● Your goal
Echo every one of the following records word for word.

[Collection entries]
┌──

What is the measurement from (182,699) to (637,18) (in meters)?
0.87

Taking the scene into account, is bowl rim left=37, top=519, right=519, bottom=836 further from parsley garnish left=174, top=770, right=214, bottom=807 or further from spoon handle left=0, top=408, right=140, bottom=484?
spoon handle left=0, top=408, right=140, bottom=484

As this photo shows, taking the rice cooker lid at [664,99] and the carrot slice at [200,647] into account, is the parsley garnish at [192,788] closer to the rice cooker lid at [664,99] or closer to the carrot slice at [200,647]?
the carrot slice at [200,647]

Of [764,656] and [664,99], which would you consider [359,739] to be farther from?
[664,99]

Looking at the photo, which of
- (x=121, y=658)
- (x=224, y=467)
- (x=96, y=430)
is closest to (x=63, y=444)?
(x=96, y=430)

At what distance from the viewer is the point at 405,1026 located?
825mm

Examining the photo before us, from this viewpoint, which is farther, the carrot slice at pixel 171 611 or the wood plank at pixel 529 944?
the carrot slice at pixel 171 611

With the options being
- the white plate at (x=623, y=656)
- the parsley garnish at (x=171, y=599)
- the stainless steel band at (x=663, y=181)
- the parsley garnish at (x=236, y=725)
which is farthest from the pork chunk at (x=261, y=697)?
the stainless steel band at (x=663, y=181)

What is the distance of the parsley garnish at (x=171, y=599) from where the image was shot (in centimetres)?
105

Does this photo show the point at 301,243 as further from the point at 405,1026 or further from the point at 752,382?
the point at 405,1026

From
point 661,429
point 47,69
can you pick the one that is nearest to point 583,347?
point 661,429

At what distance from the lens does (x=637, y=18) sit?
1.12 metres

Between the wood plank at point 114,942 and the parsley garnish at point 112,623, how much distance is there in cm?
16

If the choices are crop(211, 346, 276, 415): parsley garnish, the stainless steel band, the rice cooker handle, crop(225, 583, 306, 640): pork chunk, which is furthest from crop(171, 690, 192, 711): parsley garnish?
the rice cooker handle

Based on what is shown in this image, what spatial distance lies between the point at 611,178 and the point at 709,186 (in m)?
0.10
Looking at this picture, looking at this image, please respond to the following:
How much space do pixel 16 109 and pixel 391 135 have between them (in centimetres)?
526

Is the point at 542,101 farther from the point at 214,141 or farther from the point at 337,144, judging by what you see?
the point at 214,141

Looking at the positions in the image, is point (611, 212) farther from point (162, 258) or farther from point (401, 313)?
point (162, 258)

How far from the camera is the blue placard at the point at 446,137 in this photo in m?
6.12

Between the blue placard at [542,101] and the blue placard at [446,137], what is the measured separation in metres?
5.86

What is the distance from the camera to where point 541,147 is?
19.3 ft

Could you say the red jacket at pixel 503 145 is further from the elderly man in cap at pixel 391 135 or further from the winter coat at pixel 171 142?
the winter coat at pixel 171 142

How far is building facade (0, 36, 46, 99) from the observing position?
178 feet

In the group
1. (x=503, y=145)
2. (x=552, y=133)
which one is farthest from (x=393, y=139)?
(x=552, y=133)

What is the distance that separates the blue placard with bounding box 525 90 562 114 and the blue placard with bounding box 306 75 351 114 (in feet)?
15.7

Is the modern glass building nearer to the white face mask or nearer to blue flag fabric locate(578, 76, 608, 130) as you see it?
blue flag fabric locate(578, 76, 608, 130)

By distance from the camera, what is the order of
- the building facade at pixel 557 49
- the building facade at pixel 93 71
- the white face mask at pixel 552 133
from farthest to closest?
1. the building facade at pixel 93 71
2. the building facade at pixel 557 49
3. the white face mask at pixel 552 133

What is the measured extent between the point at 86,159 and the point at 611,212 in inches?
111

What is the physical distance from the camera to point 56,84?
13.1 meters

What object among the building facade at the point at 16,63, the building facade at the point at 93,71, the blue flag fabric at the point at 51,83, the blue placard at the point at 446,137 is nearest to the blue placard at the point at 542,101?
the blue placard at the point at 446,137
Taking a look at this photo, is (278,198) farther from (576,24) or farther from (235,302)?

└──

● Correct output
What is the measurement from (182,699) to (637,18) (in meters)?
0.87

Taking the scene into account, is bowl rim left=37, top=519, right=519, bottom=836 further from parsley garnish left=174, top=770, right=214, bottom=807 or further from spoon handle left=0, top=408, right=140, bottom=484?
spoon handle left=0, top=408, right=140, bottom=484

As this photo shows, taking the rice cooker lid at [664,99] and the carrot slice at [200,647] into account, is the parsley garnish at [192,788] closer to the rice cooker lid at [664,99] or closer to the carrot slice at [200,647]?
the carrot slice at [200,647]

Of [764,656] and [664,99], which would you consider [359,739] to be farther from?
[664,99]

Looking at the photo, which of
- (x=121, y=658)
- (x=224, y=467)
- (x=96, y=430)
is closest to (x=63, y=444)?
(x=96, y=430)

At what distance from the viewer is the point at 405,1026 located?
825mm

Examining the photo before us, from this viewpoint, which is farther, the carrot slice at pixel 171 611 or the wood plank at pixel 529 944?
the carrot slice at pixel 171 611

With the options being
- the white plate at (x=623, y=656)
- the parsley garnish at (x=171, y=599)
- the stainless steel band at (x=663, y=181)
- the parsley garnish at (x=236, y=725)
which is farthest from the pork chunk at (x=261, y=697)?
the stainless steel band at (x=663, y=181)

What is the distance of the parsley garnish at (x=171, y=599) from where the image was shot (in centimetres)?
105

Does this photo show the point at 301,243 as further from the point at 405,1026 or further from the point at 752,382?
the point at 405,1026

From
point 661,429
point 47,69
can you pick the one that is nearest to point 583,347?
point 661,429

At what distance from the lens does (x=637, y=18) sit?
1.12 metres

Between the wood plank at point 114,942 and the parsley garnish at point 112,623, how much distance is there in cm?
16

If the choices are crop(211, 346, 276, 415): parsley garnish, the stainless steel band, the rice cooker handle, crop(225, 583, 306, 640): pork chunk, which is furthest from crop(171, 690, 192, 711): parsley garnish?
the rice cooker handle

Based on what is shown in this image, what spatial distance lies between the point at 611,178 and the point at 709,186 (in m)?
0.10
Looking at this picture, looking at this image, please respond to the following:
How much space do pixel 16 109 and pixel 391 135 have between them (in centimetres)?
526

Is the point at 542,101 farther from the point at 214,141 or farther from the point at 337,144, judging by what you see?
the point at 214,141

Looking at the positions in the image, is point (611, 212) farther from point (162, 258) or farther from point (401, 313)?
point (162, 258)

How far from the camera is the blue placard at the point at 446,137 in this photo in m?
6.12

Between the blue placard at [542,101] and the blue placard at [446,137], what is the measured separation in metres?
5.86

What is the distance from the camera to where point 541,147 is?
19.3 ft

Could you say the red jacket at pixel 503 145 is further from the elderly man in cap at pixel 391 135 or further from the winter coat at pixel 171 142?
the winter coat at pixel 171 142

How far is building facade (0, 36, 46, 99) from the observing position?
178 feet

In the group
1. (x=503, y=145)
2. (x=552, y=133)
which one is farthest from (x=393, y=139)?
(x=552, y=133)

What is the distance that separates the blue placard with bounding box 525 90 562 114 and the blue placard with bounding box 306 75 351 114 (in feet)?
15.7

Is the modern glass building nearer to the white face mask or nearer to blue flag fabric locate(578, 76, 608, 130) as you see it?
blue flag fabric locate(578, 76, 608, 130)

By distance from the camera, what is the order of
- the building facade at pixel 557 49
- the building facade at pixel 93 71
- the white face mask at pixel 552 133
from farthest to closest?
1. the building facade at pixel 93 71
2. the building facade at pixel 557 49
3. the white face mask at pixel 552 133

What is the measured extent between the point at 86,159 and the point at 611,212 in inches?
111

What is the physical distance from the camera to point 56,84?
13.1 meters

What object among the building facade at the point at 16,63, the building facade at the point at 93,71, the blue flag fabric at the point at 51,83, the blue placard at the point at 446,137 is nearest to the blue placard at the point at 542,101?
the blue placard at the point at 446,137
Taking a look at this photo, is (278,198) farther from (576,24) or farther from (235,302)?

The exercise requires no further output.